EXERCISE A: Please find every line in the records that contains the word "amount" and copy each of those lines.

DOCUMENT:
From: Will Dickson on
On Wed, 17 Feb 2010 20:55:24 -0800, Paul Rubin wrote:

>
> GCM is probably inefficient to implement in pure Java. You could code
> EAX mode instead, based on the JCE primitives.

I looked at implementing GCM, but decided I didn't understand the
mathematics even remotely well enough to devise an efficient
implementation. I got the impression that a naive implementation of GCM
will be slower than a sophisticated one by a much larger factor than is
commonly the case for other algorithms.

If you don't mind using HMAC-SHA1 (encrypt then authenticate the
ciphertext), Thomas Pornin has written a very fast Java SHA-1
implementation you might find useful; in the tests I did, it thrashed
both the Sun and BC implementations (which were about the same), and my
implementation of EAX (which was marginally slower than Sun HMAC-SHA1). I
can't remember the exact numbers, but I probably have them written down
somewhere if you need them. The recent breaks on SHA-1 do not affect its
suitability for use within HMAC.

http://www.crypto-hash.fr/modules/wfdownloads/singlefile.php?cid=13&lid=10

HTH

Will.
From: Will Dickson on
On Thu, 18 Feb 2010 14:28:54 -0600, Will Dickson wrote:

> If you don't mind using HMAC-SHA1 (encrypt then authenticate the
> ciphertext), Thomas Pornin has written a very fast Java SHA-1
> implementation you might find useful; in the tests I did, it thrashed
> both the Sun and BC implementations (which were about the same), and my
> implementation of EAX (which was marginally slower than Sun HMAC-SHA1).

Oops - I should have said "my implementation of OMAC" rather than "of
EAX". I implemented OMAC in order to implement EAX.

From: Paul Rubin on
Will Dickson <wrd(a)UNROT_THIS.tynhehat.qrzba.pb.hx> writes:
>> GCM is probably inefficient to implement in pure Java.
> I looked at implementing GCM, but decided I didn't understand the
> mathematics even remotely well enough to devise an efficient
> implementation.

EXERCISE B: Write the next part of the mailing-list thread on implementing GCM and EAX in Java, starting right after its final line.

MATERIAL PROVIDED:
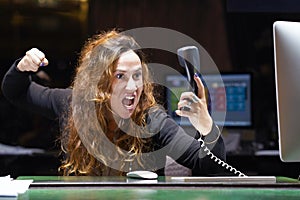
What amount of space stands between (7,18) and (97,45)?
8.52ft

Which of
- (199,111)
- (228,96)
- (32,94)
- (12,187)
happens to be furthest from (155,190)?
(228,96)

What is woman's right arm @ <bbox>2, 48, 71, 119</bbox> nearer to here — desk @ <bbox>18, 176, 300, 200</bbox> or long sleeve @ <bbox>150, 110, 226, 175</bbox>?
long sleeve @ <bbox>150, 110, 226, 175</bbox>

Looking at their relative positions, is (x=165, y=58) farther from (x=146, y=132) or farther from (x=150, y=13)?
(x=146, y=132)

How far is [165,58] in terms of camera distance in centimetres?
505

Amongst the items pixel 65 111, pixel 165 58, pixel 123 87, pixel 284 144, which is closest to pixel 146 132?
Result: pixel 123 87

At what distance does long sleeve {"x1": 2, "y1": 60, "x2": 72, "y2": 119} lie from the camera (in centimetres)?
271

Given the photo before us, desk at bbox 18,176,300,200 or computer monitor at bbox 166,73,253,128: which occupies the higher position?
computer monitor at bbox 166,73,253,128

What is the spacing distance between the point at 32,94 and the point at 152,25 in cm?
245

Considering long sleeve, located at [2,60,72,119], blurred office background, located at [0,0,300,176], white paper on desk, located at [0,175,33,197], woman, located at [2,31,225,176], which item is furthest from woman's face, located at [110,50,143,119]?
blurred office background, located at [0,0,300,176]

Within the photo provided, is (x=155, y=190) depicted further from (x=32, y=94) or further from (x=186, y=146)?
(x=32, y=94)

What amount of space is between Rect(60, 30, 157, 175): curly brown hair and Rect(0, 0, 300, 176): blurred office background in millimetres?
2262

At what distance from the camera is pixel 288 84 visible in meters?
1.79

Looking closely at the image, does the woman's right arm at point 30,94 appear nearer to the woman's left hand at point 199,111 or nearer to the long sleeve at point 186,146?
the long sleeve at point 186,146

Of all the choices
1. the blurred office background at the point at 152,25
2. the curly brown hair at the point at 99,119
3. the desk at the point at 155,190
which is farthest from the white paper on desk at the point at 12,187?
the blurred office background at the point at 152,25
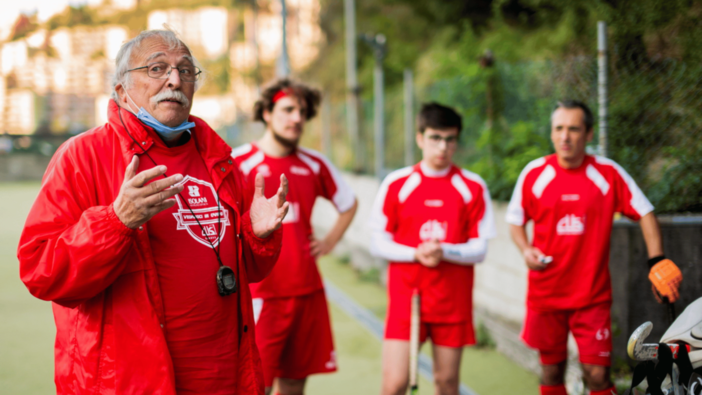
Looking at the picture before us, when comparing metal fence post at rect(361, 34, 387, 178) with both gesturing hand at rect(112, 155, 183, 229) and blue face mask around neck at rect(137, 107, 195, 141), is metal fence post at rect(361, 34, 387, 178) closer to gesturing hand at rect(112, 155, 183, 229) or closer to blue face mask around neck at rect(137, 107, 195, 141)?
blue face mask around neck at rect(137, 107, 195, 141)

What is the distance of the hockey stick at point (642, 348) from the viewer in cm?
220

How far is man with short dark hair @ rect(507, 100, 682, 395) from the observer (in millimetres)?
3881

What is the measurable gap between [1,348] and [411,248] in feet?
15.2

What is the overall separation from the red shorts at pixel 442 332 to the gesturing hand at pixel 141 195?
7.64ft

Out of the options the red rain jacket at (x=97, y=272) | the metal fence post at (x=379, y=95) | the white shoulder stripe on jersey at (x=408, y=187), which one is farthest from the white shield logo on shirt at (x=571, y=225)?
the metal fence post at (x=379, y=95)

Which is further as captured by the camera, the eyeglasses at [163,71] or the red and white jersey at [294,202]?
the red and white jersey at [294,202]

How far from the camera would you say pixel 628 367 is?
465 centimetres

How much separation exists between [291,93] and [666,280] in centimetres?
258

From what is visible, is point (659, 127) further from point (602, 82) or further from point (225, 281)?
point (225, 281)

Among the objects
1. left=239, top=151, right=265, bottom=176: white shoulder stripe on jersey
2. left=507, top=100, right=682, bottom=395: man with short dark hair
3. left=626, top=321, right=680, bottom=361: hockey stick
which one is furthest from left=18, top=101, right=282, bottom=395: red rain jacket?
left=507, top=100, right=682, bottom=395: man with short dark hair

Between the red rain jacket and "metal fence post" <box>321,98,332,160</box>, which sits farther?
"metal fence post" <box>321,98,332,160</box>

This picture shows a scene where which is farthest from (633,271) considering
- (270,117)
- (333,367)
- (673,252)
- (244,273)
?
(244,273)

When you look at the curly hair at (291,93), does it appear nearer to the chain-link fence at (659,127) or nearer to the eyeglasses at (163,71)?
the eyeglasses at (163,71)

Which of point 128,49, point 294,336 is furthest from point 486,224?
point 128,49
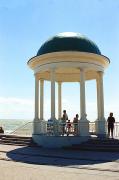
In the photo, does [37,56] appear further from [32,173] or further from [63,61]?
[32,173]

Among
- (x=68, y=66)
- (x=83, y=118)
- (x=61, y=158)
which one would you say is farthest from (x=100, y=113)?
(x=61, y=158)

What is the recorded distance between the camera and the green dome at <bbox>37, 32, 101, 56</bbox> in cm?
2214

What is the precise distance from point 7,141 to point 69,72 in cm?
705

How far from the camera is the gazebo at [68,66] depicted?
21594 mm

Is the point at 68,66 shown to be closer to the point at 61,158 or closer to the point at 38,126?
the point at 38,126

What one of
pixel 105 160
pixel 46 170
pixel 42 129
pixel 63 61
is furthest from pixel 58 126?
pixel 46 170

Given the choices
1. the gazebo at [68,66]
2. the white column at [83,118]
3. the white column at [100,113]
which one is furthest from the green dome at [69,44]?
the white column at [100,113]

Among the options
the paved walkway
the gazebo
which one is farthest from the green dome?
the paved walkway

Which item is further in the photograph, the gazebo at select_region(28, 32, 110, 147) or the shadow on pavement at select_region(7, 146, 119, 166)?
the gazebo at select_region(28, 32, 110, 147)

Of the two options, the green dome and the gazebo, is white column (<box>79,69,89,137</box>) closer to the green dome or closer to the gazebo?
the gazebo

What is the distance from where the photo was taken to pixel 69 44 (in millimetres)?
22219

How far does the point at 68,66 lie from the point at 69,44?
148cm

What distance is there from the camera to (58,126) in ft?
71.9

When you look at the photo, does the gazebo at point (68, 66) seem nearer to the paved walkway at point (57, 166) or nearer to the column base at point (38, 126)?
the column base at point (38, 126)
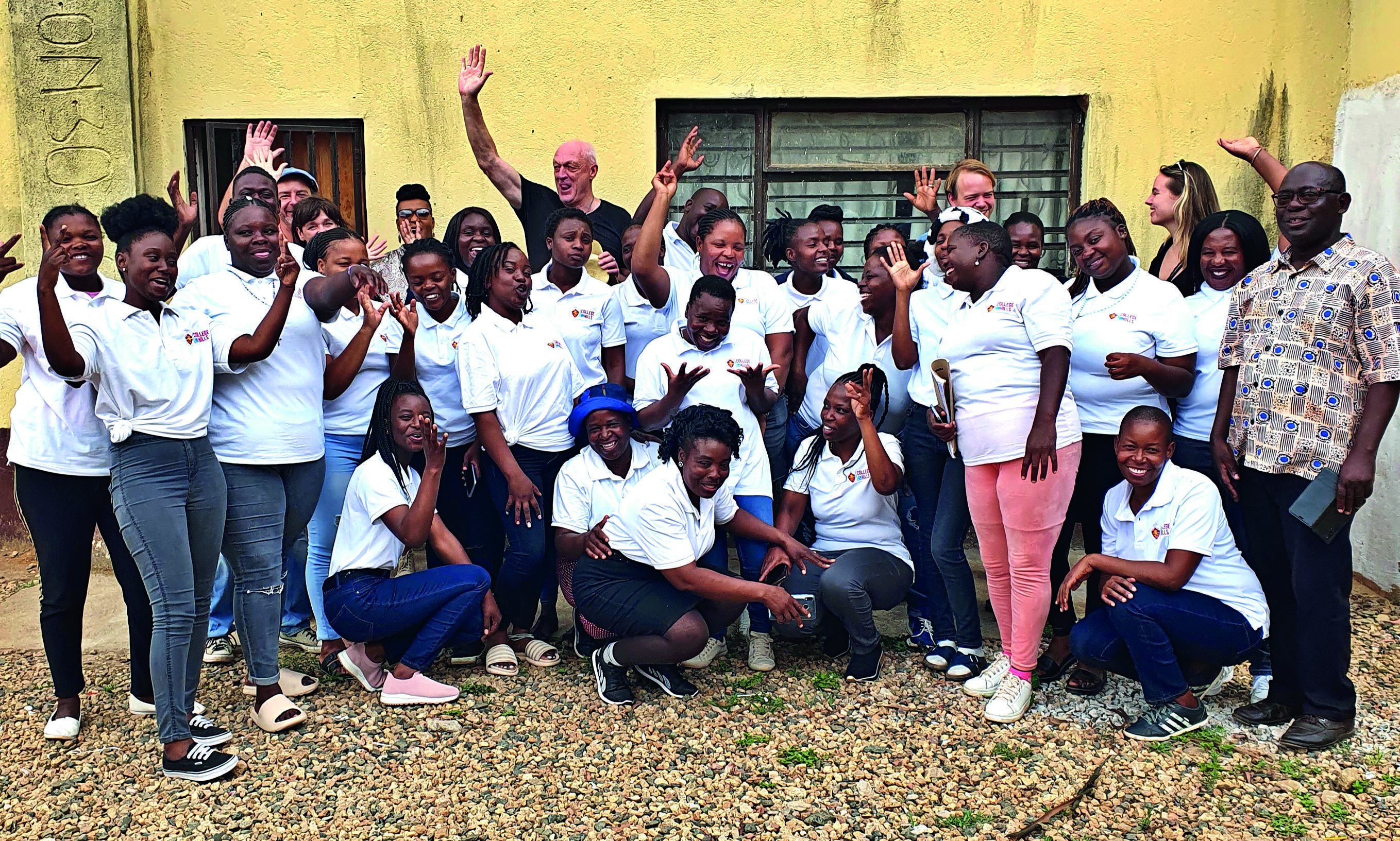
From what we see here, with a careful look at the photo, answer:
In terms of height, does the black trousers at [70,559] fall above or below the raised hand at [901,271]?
A: below

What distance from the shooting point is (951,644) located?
449cm

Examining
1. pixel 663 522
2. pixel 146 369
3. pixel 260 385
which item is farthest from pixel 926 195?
pixel 146 369

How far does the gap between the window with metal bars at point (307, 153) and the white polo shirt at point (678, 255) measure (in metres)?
2.27

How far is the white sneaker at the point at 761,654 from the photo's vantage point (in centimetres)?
447

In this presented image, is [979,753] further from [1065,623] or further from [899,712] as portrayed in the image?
[1065,623]

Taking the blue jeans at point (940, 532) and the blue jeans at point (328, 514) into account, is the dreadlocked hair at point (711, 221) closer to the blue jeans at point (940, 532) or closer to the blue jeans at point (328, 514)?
the blue jeans at point (940, 532)

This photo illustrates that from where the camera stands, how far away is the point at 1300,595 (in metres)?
3.77

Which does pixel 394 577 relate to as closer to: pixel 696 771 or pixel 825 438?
pixel 696 771

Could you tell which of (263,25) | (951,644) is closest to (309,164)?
(263,25)

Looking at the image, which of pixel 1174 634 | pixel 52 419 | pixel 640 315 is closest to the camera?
pixel 52 419

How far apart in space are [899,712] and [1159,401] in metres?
1.55

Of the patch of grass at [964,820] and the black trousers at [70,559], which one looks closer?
the patch of grass at [964,820]

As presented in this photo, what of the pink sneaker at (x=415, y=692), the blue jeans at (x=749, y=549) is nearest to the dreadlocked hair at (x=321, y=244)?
the pink sneaker at (x=415, y=692)

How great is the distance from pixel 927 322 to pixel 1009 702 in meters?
1.49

TASK OUTPUT A:
What amount of space stands between (7,18) and (97,45)?
What amount of space is between Rect(60, 30, 157, 175): curly brown hair and Rect(0, 0, 300, 176): blurred office background in millimetres?

TASK OUTPUT B:
The latest x86 processors have hardware support for GCM and AES, and any
pure java implementation will suffer badly by comparison to that. Of
course it will take a while for the new instructions to be pervasive in
deployed systems, and there will always be some that have to fall back
on software.

> If you don't mind using HMAC-SHA1 (encrypt then authenticate the
> ciphertext), Thomas Pornin has written a very fast Java SHA-1

HMAC-SHA1 should have no security problems in practice. Even HMAC-MD5
is probably fine. But SHA1 is being replaced by SHA256, so HMAC-SHA256
is more forward-looking in terms of standards compliance, which I think
makes it a better choice for a long-lasting API. HMAC is rather slow no
matter what you do though. If you have AES hardware support, then
OMAC/CMAC (i.e. EAX mode) should be significantly faster. Software AES
may also be faster but that's less of a sure thing.

GCM may predominate in the future. It's parallelizeable, and uses less
computation per block to begin with, than something like EAX. I wonder
if a Java implementation exists. Maybe this OWASP thing should just
use it with the expectation that future JCE's will have native support.
From: Thomas Pornin on
According to Paul Rubin <no.email(a)nospam.invalid>:
> HMAC is rather slow no matter what you do though. If you have AES
> hardware support, then OMAC/CMAC (i.e. EAX mode) should be
> significantly faster. Software AES may also be faster but that's less
> of a sure thing.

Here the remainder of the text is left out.